**Passage provided**
__________________________________________________

SBC Life Articles

Gateway to Hope

Southern Baptists will provide a "Gateway to Hope" June 7-9 as part of Crossover St. Louis, the thirteenth annual evangelism emphasis conducted prior to the Southern Baptist Convention annual meeting.

By mid-March, more than eighty-one local churches in seven associations had committed to participating in the effort, and recruitment is currently underway for hundreds of additional volunteers from other areas.

Benny King, executive director of the St. Louis Metro Baptist Association, said Crossover St. Louis will kick off a summer-long evangelistic emphasis in the area under the banner of "Gateway to Hope."

Some of the highest-profile events during Crossover will be block parties in which local churches and outside volunteers offer food, fun, and entertainment in local communities, along with an opportunity for participants to hear and respond to the gospel. Forty-seven such events have been scheduled for Crossover.

Students from Midwestern Baptist Theological Seminary will spearhead block parties in twenty mobile home communities and two high-rise apartment buildings according to Bill Curp, director of missions for Jefferson Baptist Association.

Elsewhere, First Baptist Church of Maryville, Ill., will host up to 4,000 people at three separate block parties in nearby towns, including one to be held in conjunction with the Village of Maryville's 100th anniversary.

"We felt this would create a less threatening environment and encourage more to attend," said Cindy Carnes, communications director for the 1,200-member church. "We are experiencing a very positive response from the community, staff, and members."

Other church-sponsored events include prayer journeys, door-to-door personal evangelism, and evangelistic sports clinics for area children and youth. Also scheduled are entertainment-based street evangelism teams, inner-city personal evangelism, a ministry to nightclub employees and dancers, and a "Kindness Explosion" ministry that will give away bottles of cold water along with the message of hope found in Christ.

"We could use at least 400 more volunteers for the Kindness Explosion events alone," said King.

Also part of the Crossover effort is an advertising campaign focused primarily on evangelistic television commercials, sponsored jointly by the North American Mission Board and state Baptist conventions in Missouri and Illinois. Those who respond to the ads and direct mailings will be offered a free Jesus video.

__________________________________________________

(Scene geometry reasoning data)
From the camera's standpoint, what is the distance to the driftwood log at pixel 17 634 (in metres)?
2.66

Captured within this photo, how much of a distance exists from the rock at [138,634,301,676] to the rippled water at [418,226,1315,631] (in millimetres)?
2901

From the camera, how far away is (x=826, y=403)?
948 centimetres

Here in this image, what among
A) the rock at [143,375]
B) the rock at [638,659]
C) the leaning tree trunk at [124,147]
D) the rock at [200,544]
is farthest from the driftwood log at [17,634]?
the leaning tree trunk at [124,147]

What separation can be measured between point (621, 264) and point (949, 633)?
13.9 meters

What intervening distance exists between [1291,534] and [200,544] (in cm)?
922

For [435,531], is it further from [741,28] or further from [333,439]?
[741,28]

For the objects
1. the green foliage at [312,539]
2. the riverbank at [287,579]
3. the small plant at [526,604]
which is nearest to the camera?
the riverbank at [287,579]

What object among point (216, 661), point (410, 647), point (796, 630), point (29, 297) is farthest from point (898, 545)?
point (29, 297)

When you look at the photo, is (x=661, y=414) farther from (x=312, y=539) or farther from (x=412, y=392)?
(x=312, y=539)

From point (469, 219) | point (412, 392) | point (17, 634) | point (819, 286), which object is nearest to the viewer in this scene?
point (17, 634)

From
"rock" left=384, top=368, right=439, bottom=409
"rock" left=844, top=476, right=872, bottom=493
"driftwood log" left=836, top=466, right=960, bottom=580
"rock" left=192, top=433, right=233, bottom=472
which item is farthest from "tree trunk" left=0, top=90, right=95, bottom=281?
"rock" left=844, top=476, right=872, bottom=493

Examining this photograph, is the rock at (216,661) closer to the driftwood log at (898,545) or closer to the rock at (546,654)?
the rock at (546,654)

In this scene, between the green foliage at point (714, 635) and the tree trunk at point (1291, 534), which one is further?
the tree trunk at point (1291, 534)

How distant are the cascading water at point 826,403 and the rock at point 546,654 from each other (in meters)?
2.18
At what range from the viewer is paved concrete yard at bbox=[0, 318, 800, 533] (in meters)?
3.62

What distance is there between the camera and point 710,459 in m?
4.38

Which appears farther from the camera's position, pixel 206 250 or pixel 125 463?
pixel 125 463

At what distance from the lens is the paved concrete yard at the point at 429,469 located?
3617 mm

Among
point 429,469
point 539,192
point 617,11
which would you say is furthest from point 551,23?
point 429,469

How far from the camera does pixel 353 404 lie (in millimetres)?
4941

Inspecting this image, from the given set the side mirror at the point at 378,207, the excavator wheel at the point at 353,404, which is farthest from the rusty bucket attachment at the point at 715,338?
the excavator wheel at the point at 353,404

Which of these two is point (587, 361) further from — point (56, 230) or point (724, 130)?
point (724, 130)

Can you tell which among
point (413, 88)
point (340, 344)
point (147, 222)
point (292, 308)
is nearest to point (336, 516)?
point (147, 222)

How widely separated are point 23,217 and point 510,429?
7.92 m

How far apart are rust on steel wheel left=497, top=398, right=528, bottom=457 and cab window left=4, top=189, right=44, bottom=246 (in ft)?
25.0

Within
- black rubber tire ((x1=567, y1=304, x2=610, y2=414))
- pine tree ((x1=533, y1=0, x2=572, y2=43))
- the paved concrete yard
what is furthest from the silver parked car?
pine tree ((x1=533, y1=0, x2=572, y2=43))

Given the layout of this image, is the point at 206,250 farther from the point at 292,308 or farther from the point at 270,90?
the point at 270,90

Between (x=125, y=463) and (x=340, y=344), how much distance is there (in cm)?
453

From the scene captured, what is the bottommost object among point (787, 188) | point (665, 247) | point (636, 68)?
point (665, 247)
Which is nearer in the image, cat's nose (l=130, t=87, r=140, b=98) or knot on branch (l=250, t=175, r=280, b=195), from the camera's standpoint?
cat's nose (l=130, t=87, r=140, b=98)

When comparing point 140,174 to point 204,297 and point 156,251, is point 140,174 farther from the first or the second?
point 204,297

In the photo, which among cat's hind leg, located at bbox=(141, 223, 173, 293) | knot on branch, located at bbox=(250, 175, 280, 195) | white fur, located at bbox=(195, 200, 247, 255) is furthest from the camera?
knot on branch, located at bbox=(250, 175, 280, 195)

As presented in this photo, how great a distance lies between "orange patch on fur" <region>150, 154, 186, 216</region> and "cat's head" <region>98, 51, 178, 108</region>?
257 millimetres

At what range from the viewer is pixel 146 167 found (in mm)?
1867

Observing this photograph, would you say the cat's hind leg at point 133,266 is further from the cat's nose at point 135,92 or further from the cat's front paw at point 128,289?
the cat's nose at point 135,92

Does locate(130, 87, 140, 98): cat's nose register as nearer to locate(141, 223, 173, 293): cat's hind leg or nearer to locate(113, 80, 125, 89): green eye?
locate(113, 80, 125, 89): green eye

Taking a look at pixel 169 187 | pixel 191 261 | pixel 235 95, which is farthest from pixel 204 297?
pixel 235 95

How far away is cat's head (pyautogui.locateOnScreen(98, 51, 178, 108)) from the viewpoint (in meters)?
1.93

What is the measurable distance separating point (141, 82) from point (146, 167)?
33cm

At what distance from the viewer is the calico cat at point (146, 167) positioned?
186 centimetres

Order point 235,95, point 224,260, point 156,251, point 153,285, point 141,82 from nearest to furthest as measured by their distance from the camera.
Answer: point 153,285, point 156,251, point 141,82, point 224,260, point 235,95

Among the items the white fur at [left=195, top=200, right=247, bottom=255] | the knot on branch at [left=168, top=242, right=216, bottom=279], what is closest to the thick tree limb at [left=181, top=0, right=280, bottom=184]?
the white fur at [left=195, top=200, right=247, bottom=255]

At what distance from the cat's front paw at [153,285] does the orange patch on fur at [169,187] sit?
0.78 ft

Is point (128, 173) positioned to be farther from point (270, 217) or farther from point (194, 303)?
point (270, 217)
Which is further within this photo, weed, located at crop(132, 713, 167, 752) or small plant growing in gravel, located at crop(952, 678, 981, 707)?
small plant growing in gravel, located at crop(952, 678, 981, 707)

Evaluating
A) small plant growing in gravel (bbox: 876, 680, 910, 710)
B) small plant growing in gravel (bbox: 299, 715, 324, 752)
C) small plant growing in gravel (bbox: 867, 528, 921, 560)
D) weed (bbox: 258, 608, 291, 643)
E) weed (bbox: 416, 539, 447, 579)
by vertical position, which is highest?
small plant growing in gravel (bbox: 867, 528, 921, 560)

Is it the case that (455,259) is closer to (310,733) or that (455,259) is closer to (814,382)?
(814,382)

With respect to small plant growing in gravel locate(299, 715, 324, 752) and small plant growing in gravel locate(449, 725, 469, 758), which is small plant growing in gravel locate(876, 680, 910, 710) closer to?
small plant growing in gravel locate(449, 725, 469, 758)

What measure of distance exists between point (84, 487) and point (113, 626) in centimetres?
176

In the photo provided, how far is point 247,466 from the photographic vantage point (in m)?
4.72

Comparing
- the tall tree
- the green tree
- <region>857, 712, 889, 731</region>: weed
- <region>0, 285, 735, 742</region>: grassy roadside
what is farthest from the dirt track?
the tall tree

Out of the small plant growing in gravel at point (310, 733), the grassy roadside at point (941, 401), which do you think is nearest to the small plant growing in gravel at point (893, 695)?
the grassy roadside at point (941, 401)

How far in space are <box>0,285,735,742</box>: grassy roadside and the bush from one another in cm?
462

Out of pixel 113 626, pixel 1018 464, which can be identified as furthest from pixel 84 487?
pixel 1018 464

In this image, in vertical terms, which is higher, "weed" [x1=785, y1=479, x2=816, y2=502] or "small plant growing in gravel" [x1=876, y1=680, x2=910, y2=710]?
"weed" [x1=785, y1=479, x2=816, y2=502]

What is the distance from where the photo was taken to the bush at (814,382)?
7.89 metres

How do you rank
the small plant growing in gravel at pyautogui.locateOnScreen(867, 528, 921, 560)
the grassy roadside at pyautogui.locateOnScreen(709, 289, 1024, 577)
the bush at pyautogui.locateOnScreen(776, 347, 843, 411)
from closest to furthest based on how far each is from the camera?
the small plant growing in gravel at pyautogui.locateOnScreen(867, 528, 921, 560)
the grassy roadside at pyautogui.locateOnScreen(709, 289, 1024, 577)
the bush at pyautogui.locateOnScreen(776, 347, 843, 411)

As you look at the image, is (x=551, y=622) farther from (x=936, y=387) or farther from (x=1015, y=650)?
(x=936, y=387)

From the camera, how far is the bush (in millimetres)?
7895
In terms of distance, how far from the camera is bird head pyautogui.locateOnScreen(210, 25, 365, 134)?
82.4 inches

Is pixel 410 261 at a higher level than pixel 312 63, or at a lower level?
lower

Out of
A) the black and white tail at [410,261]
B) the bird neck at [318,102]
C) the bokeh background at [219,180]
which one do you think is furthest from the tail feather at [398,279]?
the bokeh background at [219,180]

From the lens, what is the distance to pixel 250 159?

__________________________________________________

**Exercises to complete**
1. Update the Crossover St. Louis article between "Other church-sponsored events" and "free Jesus video.", inclusive, replacing "Kindness Explosion" with "Kindness Outreach".
2. Using the Crossover St. Louis article, answer the following:
(a) How many block party events have been scheduled for Crossover?
(b) How many members does First Baptist Church of Maryville, Ill., have?
(c) Who is sponsoring the advertising campaign?

**Solved problems**
1.
Other church-sponsored events include prayer journeys, door-to-door personal evangelism, and evangelistic sports clinics for area children and youth. Also scheduled are entertainment-based street evangelism teams, inner-city personal evangelism, a ministry to nightclub employees and dancers, and a "Kindness Outreach" ministry that will give away bottles of cold water along with the message of hope found in Christ.

"We could use at least 400 more volunteers for the Kindness Outreach events alone," said King.

Also part of the Crossover effort is an advertising campaign focused primarily on evangelistic television commercials, sponsored jointly by the North American Mission Board and state Baptist conventions in Missouri and Illinois. Those who respond to the ads and direct mailings will be offered a free Jesus video.

2.
(a) Forty-seven.
(b) 1,200.
(c) The North American Mission Board and the state Baptist conventions in Missouri and Illinois, jointly.